Dans Europe 1 Matin Week-end, Eric Schahl, délégué général UDI, affirme qu'il faut une "révolution pénale" après l'affaire Lyhanna, de la même façon que l'affaire Outreau a fait bouger les lignes de la justice.
À quelques heures de la marche blanche en hommage à Lyhanna, Eric Schahl, délégué général UDI, l'affirme dans Europe 1 Matin Week-end : "Bien entendu, il faut une révolution pénale".
Mais par quoi passe cette révolution ? Dans les colonnes du Parisien, le président des Républicains, Bruno Retailleau, plaide pour la création d'"une cour disciplinaire de la magistrature", afin de prononcer d'éventuelles sanctions à la place de l'actuel Conseil supérieur de la magistrature qu'il juge "trop corporatiste".
"Qui juge les juges ?"
"En tout cas, une chose est certaine, il doit y avoir un après l'affaire Lyhanna. On le doit à la famille, on le doit à toutes les victimes. Après l'affaire Outreau, je fais partie des gens qui ont travaillé sur les différents comités, et un certain nombre d'idées ont émergé, ont été mises en œuvre."
Et l'élu parisien de poursuivre : "Dans la police, il y a des enquêtes internes qui sont extrêmement lourdes, avec des punitions, des sanctions qui pleuvent, en général, avec un contrôle interne de l'IGPN qui est très rigoureux.

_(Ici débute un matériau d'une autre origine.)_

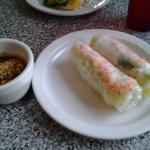 Spring rolls with shrimp and peanut sauce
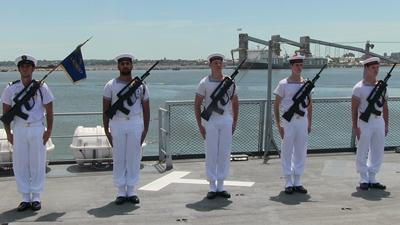 El buque L'Adroit de la Armada Nacional Francesa hace escala en Montevideo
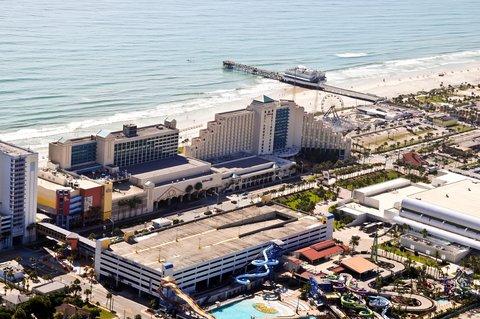 Hilton Daytona BeachResort-Ocean Walk Village - West Side With Pier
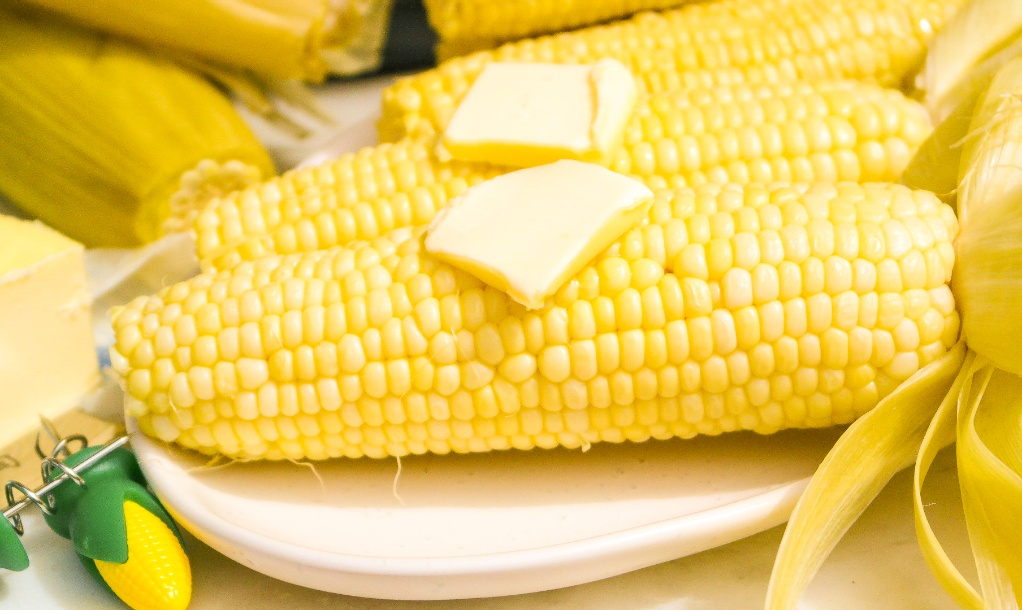 Fresh corn on a serving plate ready to eat.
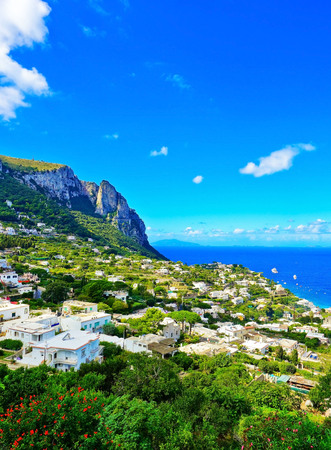 Overlooking the beautiful coastline of the island from city center of Capri in Italy in summer. 版權商用圖片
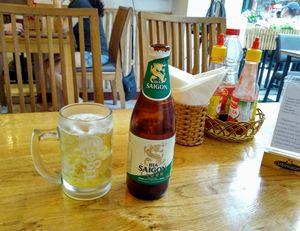ビールは、75円で飲めます。
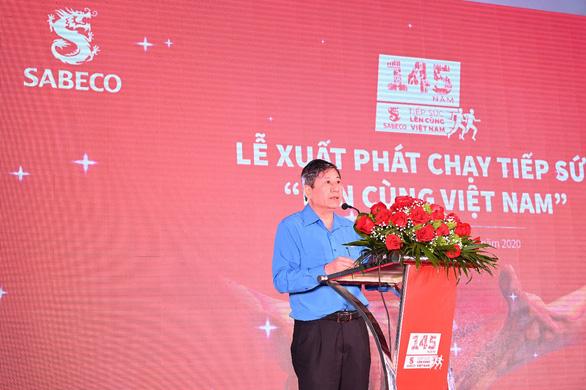 Chương trình chạy tiếp sức Lên cùng Việt Nam chính thức xuất phát tại Hạ Long - Ảnh 4.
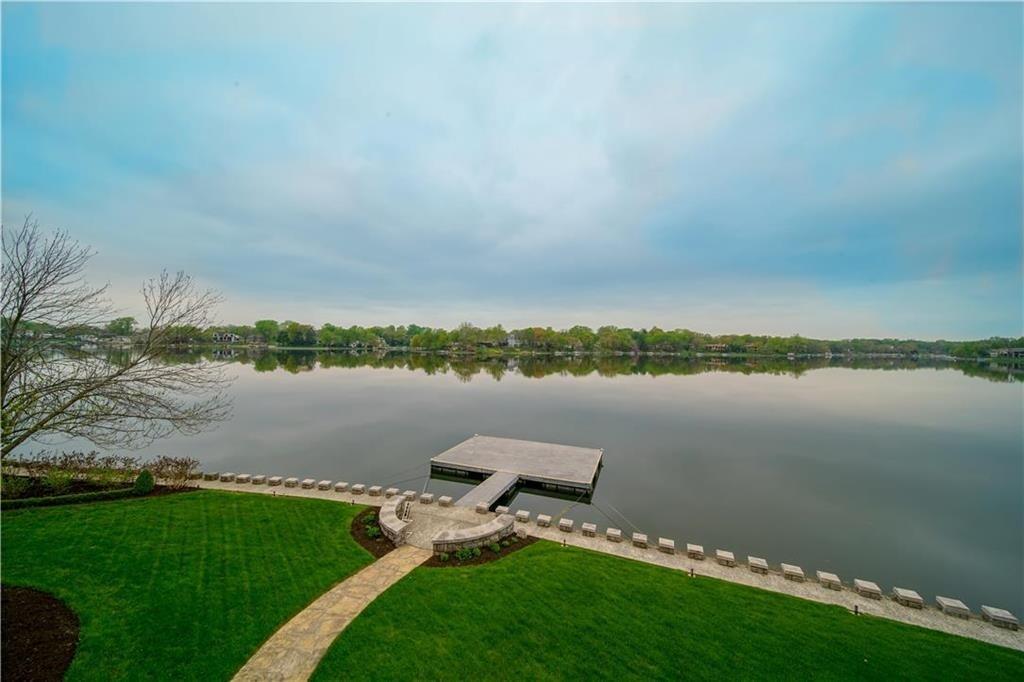 weatherby lake mansion 4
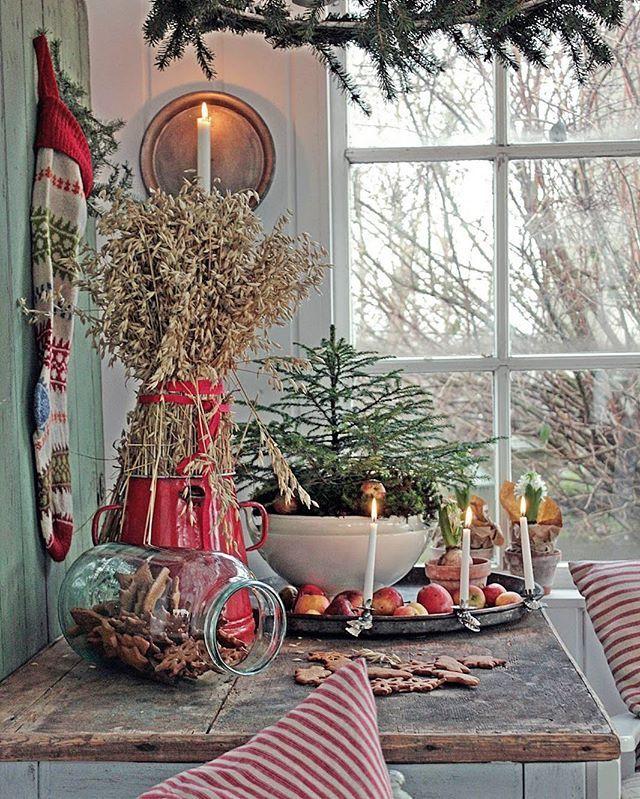 Bilde fra dagens innlegg på bloggen med inspirasjon til julensdekorasjoner og pepperkakebaking... Fin kveld der ute   #christmasdecorations #rusticchristmas #jul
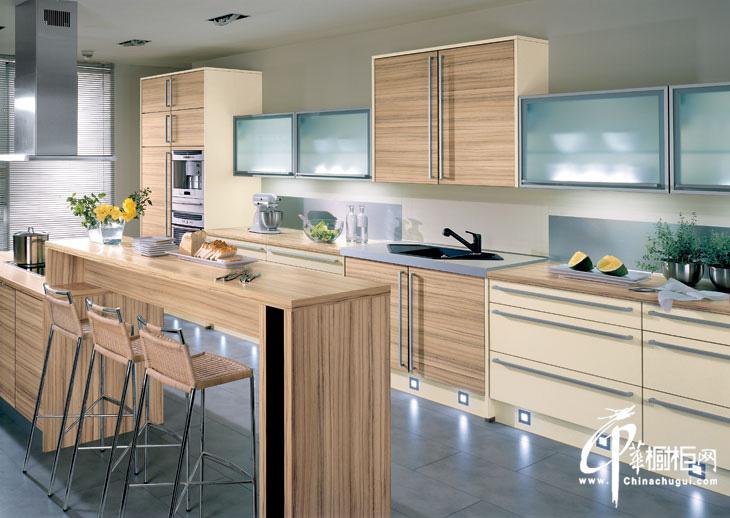 整体橱柜装修效果图片 时尚厨房装修明亮简洁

Mais aujourd'hui, effectivement, la question que se posent nos concitoyens, c'est qui juge les juges ?"
"Officiellement, c'est le Conseil supérieur de la magistrature, mais on sait que les décisions qu'ils prennent, c'est sur des faits qui ne sont pas commis en lien direct avec leur action."
Il faut donc "mettre en place un système" assure encore Eric Schahl.


2 day_ago
59



























.jpg)






French (CA)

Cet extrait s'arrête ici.